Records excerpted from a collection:
# # # # #

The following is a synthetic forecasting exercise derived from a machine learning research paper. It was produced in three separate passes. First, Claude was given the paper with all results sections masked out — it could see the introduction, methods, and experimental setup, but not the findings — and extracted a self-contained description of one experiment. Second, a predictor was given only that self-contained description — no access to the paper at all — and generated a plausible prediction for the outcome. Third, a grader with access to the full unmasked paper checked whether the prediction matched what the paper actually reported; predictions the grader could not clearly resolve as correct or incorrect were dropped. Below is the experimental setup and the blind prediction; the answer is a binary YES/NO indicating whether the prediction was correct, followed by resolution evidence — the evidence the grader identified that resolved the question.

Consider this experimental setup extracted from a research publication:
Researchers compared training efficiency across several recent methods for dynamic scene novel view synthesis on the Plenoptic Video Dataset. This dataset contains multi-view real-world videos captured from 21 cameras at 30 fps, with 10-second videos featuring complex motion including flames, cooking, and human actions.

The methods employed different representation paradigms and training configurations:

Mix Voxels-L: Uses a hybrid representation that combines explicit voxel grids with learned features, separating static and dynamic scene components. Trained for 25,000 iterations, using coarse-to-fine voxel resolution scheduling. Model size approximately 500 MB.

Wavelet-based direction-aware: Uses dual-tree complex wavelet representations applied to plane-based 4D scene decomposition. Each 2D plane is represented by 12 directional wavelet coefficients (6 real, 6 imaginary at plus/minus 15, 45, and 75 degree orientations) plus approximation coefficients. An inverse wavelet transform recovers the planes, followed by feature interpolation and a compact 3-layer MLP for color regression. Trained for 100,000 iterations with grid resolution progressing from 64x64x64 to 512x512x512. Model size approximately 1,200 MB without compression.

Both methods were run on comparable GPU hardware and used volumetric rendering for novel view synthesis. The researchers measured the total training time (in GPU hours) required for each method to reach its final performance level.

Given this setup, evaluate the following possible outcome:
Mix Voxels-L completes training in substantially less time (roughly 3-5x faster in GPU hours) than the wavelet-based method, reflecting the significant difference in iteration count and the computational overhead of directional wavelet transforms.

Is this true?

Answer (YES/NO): YES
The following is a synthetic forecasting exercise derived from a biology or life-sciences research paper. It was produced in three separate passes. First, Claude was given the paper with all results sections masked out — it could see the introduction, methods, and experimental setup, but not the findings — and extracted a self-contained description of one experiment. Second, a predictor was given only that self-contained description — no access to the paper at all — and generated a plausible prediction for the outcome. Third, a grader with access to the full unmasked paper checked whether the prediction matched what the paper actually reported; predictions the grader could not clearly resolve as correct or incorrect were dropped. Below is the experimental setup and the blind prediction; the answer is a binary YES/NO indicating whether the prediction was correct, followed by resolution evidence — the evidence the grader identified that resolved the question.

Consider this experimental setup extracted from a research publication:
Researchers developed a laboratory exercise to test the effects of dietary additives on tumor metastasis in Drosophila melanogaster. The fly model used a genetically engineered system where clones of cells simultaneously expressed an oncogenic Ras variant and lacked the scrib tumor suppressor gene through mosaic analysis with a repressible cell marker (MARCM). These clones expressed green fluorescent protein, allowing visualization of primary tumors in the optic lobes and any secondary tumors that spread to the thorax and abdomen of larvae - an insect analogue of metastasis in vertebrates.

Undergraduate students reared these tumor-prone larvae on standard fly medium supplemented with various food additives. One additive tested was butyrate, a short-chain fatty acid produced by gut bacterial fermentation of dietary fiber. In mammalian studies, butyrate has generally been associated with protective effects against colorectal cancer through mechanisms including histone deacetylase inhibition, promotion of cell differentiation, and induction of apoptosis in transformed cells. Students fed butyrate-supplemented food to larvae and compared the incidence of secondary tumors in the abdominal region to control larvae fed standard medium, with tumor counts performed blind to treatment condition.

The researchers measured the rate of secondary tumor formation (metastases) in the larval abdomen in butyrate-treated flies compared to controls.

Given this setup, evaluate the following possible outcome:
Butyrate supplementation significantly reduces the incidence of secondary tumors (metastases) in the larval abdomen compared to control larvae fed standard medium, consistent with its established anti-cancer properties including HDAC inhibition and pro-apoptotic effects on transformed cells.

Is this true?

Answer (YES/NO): NO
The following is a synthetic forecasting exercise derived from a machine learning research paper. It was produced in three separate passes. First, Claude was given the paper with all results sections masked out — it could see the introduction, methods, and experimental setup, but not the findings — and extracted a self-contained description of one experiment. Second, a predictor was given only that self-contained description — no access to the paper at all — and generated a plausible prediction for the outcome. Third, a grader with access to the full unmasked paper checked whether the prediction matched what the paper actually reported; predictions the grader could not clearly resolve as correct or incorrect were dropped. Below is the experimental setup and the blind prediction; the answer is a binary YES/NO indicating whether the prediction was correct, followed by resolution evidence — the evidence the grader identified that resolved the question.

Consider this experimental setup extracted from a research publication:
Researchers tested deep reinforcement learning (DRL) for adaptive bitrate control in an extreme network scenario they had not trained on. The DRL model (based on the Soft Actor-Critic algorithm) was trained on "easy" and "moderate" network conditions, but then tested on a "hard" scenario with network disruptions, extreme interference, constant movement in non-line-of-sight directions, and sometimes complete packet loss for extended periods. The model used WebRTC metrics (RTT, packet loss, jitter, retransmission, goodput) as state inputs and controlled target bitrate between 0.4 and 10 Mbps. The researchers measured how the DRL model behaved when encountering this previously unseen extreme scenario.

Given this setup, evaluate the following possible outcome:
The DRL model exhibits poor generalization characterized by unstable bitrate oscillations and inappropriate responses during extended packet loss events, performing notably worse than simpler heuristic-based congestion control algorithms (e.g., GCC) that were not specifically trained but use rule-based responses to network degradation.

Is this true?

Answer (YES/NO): NO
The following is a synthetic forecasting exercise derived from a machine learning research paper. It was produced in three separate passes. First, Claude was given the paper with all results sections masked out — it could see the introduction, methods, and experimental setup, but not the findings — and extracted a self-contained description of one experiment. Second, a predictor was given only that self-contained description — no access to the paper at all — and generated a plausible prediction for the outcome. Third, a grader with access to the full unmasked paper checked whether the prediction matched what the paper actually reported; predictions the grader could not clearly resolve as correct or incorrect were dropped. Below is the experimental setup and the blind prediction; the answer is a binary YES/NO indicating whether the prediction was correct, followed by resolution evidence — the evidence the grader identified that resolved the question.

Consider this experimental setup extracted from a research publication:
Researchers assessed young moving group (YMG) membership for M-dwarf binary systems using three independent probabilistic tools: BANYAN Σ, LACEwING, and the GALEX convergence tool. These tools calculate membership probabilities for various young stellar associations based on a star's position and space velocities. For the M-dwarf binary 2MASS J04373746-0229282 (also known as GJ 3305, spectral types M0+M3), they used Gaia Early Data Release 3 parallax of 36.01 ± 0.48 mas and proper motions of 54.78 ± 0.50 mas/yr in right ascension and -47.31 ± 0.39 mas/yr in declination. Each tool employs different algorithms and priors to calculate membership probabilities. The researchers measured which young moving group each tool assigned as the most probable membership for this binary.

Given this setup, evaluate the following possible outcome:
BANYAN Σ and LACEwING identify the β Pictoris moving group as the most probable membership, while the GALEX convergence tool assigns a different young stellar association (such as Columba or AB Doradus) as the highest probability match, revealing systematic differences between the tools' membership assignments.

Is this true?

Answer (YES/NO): NO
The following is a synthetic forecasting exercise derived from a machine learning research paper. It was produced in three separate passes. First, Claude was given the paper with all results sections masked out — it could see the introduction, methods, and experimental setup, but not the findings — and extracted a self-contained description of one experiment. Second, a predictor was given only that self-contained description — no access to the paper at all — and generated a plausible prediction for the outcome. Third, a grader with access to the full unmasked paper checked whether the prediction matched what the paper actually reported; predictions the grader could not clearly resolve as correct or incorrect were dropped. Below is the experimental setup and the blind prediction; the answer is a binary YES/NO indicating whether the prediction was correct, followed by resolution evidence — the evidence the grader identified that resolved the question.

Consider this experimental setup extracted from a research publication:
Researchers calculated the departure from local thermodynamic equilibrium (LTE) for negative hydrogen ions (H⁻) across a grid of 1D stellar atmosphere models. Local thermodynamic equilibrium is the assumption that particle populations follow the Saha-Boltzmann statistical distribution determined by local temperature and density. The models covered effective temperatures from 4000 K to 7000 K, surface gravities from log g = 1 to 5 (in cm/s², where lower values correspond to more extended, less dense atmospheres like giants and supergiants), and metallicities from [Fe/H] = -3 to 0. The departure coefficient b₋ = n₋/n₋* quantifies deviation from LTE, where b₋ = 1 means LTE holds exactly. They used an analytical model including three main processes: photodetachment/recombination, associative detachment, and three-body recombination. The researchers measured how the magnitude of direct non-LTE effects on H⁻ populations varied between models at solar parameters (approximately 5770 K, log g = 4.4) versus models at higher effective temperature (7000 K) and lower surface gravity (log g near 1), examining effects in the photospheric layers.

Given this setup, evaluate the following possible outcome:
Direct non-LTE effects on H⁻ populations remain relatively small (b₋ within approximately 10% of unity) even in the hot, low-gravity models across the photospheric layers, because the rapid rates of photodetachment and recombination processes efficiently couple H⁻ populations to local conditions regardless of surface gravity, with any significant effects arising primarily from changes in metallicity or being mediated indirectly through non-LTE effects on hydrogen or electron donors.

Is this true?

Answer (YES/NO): NO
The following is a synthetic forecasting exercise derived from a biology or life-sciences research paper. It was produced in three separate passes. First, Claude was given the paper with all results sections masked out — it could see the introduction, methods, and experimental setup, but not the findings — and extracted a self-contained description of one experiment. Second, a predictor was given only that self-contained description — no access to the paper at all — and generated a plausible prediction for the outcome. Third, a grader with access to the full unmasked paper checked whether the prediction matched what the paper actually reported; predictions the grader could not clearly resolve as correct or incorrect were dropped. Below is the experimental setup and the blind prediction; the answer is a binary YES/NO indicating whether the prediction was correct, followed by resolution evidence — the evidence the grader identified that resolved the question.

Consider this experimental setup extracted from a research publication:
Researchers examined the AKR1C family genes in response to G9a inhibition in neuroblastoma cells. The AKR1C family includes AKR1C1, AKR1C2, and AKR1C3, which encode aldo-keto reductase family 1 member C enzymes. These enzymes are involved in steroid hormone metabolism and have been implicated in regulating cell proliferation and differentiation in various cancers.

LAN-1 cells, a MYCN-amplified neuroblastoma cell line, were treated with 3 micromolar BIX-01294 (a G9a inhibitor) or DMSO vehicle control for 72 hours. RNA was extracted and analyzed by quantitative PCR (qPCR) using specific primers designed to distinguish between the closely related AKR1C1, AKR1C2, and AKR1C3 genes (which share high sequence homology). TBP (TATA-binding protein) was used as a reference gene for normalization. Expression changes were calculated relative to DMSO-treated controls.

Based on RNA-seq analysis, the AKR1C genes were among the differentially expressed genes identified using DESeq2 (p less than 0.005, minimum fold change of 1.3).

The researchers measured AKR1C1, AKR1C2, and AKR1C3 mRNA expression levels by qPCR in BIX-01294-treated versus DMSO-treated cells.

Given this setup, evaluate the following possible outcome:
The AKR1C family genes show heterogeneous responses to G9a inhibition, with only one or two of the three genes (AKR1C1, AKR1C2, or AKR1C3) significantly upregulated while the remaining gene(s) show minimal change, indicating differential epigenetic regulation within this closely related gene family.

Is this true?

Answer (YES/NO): NO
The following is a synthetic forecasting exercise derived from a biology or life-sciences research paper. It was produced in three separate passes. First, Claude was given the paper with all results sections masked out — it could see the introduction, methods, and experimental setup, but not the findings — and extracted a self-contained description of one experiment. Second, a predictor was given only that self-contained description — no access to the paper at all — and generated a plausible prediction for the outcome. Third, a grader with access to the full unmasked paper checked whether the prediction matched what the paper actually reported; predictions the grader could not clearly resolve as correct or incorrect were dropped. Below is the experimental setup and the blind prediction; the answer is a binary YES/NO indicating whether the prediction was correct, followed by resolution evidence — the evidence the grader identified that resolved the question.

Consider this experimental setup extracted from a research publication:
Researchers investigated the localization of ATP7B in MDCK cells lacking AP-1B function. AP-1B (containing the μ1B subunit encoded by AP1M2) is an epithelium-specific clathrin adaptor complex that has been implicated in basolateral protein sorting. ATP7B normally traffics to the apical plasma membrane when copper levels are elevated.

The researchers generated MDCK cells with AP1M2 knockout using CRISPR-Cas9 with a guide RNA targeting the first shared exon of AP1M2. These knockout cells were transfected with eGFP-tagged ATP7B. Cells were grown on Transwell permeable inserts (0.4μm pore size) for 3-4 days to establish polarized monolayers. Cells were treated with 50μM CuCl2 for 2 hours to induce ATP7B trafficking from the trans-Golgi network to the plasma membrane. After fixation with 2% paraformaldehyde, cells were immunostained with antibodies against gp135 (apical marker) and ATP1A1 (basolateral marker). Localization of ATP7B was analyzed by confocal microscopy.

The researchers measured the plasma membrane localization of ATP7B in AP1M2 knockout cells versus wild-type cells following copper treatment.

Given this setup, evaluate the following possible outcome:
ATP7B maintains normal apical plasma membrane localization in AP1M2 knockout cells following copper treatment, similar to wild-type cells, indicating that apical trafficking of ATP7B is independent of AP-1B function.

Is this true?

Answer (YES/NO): YES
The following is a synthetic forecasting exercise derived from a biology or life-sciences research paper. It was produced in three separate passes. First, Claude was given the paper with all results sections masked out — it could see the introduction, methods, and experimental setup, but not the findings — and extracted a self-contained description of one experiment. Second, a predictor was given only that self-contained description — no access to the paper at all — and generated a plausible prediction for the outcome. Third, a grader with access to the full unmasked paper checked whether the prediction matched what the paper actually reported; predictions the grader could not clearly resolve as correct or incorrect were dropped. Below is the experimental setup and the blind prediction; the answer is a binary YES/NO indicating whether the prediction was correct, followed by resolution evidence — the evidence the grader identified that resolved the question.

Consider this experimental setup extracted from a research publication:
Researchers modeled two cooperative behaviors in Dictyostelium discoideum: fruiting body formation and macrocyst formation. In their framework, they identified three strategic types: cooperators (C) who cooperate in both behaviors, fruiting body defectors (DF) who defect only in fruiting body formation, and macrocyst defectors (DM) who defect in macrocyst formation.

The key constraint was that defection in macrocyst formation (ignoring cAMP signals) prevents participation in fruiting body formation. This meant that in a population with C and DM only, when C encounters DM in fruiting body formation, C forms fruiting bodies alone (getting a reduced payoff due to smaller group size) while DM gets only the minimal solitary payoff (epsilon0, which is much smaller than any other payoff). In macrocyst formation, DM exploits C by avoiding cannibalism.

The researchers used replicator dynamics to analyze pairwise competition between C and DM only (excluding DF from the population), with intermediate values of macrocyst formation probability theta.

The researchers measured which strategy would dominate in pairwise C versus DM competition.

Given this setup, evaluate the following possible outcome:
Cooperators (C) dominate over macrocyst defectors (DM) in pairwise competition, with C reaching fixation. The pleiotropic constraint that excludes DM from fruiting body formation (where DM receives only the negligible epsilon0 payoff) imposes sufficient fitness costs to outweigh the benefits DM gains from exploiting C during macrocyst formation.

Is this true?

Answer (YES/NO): YES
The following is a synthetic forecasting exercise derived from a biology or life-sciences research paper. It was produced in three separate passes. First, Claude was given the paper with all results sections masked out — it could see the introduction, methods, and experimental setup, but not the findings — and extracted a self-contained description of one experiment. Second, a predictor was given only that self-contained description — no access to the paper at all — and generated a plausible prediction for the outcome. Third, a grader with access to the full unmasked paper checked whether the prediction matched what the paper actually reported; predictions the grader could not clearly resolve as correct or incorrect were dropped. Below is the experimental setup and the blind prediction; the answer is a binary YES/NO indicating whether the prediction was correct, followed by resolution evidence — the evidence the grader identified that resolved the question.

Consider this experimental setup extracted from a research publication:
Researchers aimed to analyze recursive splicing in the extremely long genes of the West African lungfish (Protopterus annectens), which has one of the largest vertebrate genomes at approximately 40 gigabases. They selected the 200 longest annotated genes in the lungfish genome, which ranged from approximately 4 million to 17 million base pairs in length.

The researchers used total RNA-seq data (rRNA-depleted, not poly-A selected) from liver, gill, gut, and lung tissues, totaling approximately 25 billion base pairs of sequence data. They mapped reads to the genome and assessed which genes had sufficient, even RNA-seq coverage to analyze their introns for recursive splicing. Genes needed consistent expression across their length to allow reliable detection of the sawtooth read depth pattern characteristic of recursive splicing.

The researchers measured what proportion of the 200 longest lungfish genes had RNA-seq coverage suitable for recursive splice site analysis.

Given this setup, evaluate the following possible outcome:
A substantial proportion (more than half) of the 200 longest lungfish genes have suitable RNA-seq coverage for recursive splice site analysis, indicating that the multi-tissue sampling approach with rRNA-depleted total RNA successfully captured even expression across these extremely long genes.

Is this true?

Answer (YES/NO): NO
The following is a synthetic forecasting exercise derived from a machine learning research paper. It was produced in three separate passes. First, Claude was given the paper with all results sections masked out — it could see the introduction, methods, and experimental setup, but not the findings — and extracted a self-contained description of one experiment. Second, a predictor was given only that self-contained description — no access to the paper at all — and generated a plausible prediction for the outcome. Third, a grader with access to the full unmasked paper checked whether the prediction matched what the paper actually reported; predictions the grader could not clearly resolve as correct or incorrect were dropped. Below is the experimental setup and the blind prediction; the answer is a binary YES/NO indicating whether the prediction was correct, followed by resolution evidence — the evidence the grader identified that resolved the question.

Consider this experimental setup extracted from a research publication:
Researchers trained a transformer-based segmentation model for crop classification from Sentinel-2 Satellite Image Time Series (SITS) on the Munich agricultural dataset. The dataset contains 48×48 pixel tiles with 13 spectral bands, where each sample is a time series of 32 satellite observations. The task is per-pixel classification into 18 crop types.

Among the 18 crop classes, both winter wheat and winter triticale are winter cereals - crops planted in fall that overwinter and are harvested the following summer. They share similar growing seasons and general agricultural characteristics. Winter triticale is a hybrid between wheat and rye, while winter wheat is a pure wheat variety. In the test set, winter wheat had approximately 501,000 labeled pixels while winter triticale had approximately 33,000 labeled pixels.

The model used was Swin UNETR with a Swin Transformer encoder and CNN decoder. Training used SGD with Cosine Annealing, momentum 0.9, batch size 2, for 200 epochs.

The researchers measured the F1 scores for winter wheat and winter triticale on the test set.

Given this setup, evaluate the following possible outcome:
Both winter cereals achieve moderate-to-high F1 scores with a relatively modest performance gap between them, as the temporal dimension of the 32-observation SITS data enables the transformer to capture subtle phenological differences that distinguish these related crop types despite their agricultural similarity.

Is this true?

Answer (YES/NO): NO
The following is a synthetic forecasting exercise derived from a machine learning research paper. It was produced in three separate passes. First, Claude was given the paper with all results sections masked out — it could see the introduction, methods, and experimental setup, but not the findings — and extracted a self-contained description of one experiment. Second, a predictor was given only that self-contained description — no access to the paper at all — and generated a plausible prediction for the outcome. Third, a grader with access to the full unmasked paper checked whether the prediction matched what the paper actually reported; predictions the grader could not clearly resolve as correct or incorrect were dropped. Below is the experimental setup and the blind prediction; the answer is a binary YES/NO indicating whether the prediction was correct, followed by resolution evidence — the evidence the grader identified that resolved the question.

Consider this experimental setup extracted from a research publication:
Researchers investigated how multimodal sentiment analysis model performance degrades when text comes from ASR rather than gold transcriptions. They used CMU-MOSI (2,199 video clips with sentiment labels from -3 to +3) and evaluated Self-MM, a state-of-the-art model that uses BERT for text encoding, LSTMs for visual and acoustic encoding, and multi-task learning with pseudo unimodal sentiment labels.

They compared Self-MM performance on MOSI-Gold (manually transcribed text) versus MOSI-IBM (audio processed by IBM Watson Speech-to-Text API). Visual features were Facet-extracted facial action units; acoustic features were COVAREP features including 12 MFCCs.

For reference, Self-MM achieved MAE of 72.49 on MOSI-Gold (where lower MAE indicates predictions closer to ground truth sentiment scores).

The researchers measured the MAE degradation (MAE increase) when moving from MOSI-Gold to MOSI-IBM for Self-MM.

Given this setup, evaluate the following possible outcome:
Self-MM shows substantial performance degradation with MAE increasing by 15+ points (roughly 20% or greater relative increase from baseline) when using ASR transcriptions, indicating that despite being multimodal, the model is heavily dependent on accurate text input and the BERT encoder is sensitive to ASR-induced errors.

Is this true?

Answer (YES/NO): NO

# # # # #

* PROBLEM TO WORK ON *
Exactly how many lines of the records above contain "most"? Please state only the number.

* RESPONSE AREA *
2